As described in Point 3, the buffer processor stuck flushing its buffer.

1 @ 0x43fb8e 0x40a845 0x40a497 0x8a28ef 0x8a2756 0x470b01
#	0x8a28ee	github.com/influxdata/influxdb-client-go/v2/api.(*WriteAPIImpl).flushBuffer+0x8e	/home/poseidon/go/pkg/mod/github.com/influxdata/influxdb-client-go/v2@v2.13.0/api/write.go:174
#	0x8a2755	github.com/influxdata/influxdb-client-go/v2/api.(*WriteAPIImpl).bufferProc+0x235	/home/poseidon/go/pkg/mod/github.com/influxdata/influxdb-client-go/v2@v2.13.0/api/write.go:154

The write processor is stuck waiting for an HTTP request to our InfluxDB server. Therefore, the issue might either be caused by our InfluxDB server or by the network in between.

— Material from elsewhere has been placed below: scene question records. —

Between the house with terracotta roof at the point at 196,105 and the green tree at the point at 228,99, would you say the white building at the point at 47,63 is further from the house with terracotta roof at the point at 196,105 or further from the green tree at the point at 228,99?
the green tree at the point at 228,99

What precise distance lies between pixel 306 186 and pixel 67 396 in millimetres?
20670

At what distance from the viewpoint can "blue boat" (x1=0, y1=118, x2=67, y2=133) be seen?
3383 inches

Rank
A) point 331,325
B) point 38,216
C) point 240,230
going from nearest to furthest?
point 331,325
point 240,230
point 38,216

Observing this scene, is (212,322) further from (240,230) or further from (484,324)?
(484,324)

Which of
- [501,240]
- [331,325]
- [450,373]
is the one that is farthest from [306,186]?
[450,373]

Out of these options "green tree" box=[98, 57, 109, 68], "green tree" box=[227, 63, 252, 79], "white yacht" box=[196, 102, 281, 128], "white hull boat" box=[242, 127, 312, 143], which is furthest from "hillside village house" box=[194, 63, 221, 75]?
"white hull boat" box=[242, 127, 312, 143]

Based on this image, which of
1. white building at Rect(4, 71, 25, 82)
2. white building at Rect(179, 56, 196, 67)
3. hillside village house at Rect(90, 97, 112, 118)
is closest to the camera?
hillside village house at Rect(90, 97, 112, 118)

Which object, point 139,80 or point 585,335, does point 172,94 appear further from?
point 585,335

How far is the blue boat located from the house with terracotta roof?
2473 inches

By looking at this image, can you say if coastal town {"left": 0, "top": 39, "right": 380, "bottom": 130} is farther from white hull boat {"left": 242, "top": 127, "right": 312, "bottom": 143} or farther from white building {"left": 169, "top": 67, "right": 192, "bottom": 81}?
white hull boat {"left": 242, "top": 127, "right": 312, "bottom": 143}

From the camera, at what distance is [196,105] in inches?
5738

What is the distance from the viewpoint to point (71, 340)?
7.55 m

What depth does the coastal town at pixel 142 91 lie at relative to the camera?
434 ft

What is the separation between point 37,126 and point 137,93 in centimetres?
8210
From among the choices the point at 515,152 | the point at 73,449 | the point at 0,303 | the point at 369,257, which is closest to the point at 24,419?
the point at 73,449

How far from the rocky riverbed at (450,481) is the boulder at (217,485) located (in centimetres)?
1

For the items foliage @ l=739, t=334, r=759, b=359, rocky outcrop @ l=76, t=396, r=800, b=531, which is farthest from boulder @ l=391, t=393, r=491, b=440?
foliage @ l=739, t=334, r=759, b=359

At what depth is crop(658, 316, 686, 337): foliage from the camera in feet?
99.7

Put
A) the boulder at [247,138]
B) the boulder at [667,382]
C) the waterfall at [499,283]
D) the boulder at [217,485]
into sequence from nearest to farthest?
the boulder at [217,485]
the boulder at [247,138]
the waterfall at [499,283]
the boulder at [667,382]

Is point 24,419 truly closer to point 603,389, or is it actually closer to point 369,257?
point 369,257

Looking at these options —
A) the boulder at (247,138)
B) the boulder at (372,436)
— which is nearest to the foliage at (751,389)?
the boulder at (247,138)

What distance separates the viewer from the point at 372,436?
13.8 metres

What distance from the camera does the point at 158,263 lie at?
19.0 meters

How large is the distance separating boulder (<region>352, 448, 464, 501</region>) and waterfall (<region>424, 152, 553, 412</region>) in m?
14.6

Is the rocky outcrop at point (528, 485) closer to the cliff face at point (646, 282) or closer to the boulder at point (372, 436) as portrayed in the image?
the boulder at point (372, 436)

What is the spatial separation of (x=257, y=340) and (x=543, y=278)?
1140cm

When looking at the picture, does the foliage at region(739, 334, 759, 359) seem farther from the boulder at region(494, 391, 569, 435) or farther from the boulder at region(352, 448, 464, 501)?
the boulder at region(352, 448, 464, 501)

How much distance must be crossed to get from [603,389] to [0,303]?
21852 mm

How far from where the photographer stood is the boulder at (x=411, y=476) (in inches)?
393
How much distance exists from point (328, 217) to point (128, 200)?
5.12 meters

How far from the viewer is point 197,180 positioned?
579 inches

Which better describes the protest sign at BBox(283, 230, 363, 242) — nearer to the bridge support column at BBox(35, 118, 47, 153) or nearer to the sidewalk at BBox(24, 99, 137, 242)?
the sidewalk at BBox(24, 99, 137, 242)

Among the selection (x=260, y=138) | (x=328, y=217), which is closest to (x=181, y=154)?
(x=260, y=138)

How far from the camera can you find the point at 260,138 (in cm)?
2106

1 @ 0x43fb8e 0x4500c5 0x7028d9 0x6f6c3a 0x6dfa93 0x6a0b66 0x6a03f8 0x6a26d2 0x6a1d93 0x88ee7a 0x88ea05 0x88e965 0x88e7f6 0x89618e 0x89537e 0x8a2a5f 0x470b01
#	0x7028d8	net/http.(*persistConn).roundTrip+0x978								/usr/lib/go-1.21/src/net/http/transport.go:2652
#	0x6f6c39	net/http.(*Transport).roundTrip+0x799								/usr/lib/go-1.21/src/net/http/transport.go:604
#	0x6dfa92	net/http.(*Transport).RoundTrip+0x12								/usr/lib/go-1.21/src/net/http/roundtrip.go:17
#	0x6a0b65	net/http.send+0x605										/usr/lib/go-1.21/src/net/http/client.go:260
#	0x6a03f7	net/http.(*Client).send+0x97									/usr/lib/go-1.21/src/net/http/client.go:181
#	0x6a26d1	net/http.(*Client).do+0x911									/usr/lib/go-1.21/src/net/http/client.go:724
#	0x6a1d92	net/http.(*Client).Do+0x12									/usr/lib/go-1.21/src/net/http/client.go:590
#	0x88ee79	github.com/influxdata/influxdb-client-go/v2/api/http.(*service).DoHTTPRequestWithResponse+0x339	/home/poseidon/go/pkg/mod/github.com/influxdata/influxdb-client-go/v2@v2.13.0/api/http/service.go:138
#	0x88ea04	github.com/influxdata/influxdb-client-go/v2/api/http.(*service).DoHTTPRequest+0x24		/home/poseidon/go/pkg/mod/github.com/influxdata/influxdb-client-go/v2@v2.13.0/api/http/service.go:110
#	0x88e964	github.com/influxdata/influxdb-client-go/v2/api/http.(*service).doHTTPRequestWithURL+0xe4	/home/poseidon/go/pkg/mod/github.com/influxdata/influxdb-client-go/v2@v2.13.0/api/http/service.go:106
#	0x88e7f5	github.com/influxdata/influxdb-client-go/v2/api/http.(*service).DoPostRequest+0x55		/home/poseidon/go/pkg/mod/github.com/influxdata/influxdb-client-go/v2@v2.13.0/api/http/service.go:98
#	0x89618d	github.com/influxdata/influxdb-client-go/v2/internal/write.(*Service).WriteBatch+0x2cd		/home/poseidon/go/pkg/mod/github.com/influxdata/influxdb-client-go/v2@v2.13.0/internal/write/service.go:299
#	0x89537d	github.com/influxdata/influxdb-client-go/v2/internal/write.(*Service).HandleWrite+0x57d		/home/poseidon/go/pkg/mod/github.com/influxdata/influxdb-client-go/v2@v2.13.0/internal/write/service.go:165
#	0x8a2a5e	github.com/influxdata/influxdb-client-go/v2/api.(*WriteAPIImpl).writeProc+0x13e			/home/poseidon/go/pkg/mod/github.com/influxdata/influxdb-client-go/v2@v2.13.0/api/write.go:192

Still, some of the InfluxDB data cannot be sent to our monitoring server

I agree. Maybe it's the network or maybe it's our InfluxDB server. Next to issues for Points 2 and 3, let's create an issue checking for warnings in our InfluxDB server logs to rule out the possibility of our InfluxDB server having (overload) issues?!

Great! This occurrence confirms our assumption.

Awesome, and nice findings with a great explanation 👍👍

Next to issues for Points 2 and 3, [...]

Yes, let's create these and close this (current) issue.

an issue checking for warnings in our InfluxDB server logs to rule out the possibility of our InfluxDB server having (overload) issues?!

Actually, I saw this partially of issue 3, but maybe I was combining too much. My idea was that we can only improve the reliability, if we know what the current issue is. However, I am also fine with a dedicated one ...


From my point of view, we can also merge #545, but I'll leave that for you.